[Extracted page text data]
^^^^^^^^^^^^^^^^

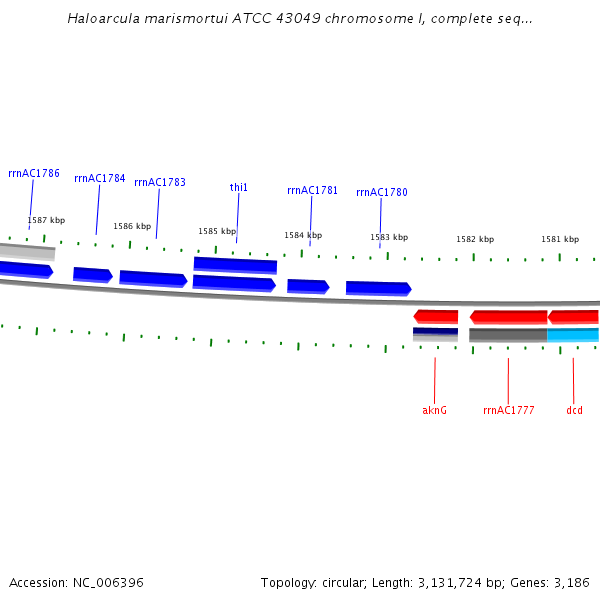 Haloarcula marismortui ATCC 43049 chromosome I, complete seq...

rrnAC1786
rrnAC1784
rrnAC1783
thi1
rrnAC1781
rrnAC1780

1587 kbp
1586 kbp
1585 kbp
1584 kbp
1583 kbp
1582 kbp
1581 kbp

aknG
rrnAC1777
dcd

Accession: NC_006396

Topology: circular; Length: 3,131,724 bp; Genes: 3,186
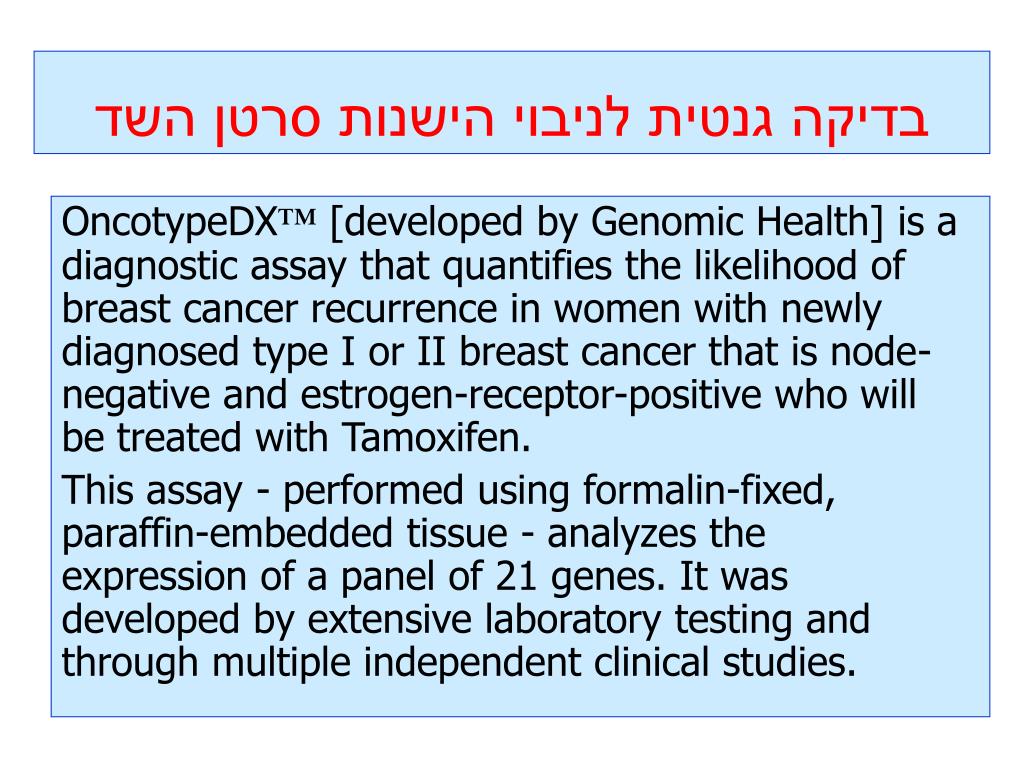 בדיקה גנטית לניבוי הישנות סרטן השד

OncotypeDX™ [developed by Genomic Health] is a diagnostic assay that quantifies the likelihood of breast cancer recurrence in women with newly diagnosed type I or II breast cancer that is node-negative and estrogen-receptor-positive who will be treated with Tamoxifen.

This assay - performed using formalin-fixed, paraffin-embedded tissue - analyzes the expression of a panel of 21 genes. It was developed by extensive laboratory testing and through multiple independent clinical studies.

^^^^^^^^^^^^^^^^

* Task objective: Each line above holding the word "developed" counts; reply with how many there are, only the number.

* Reply to the task: 2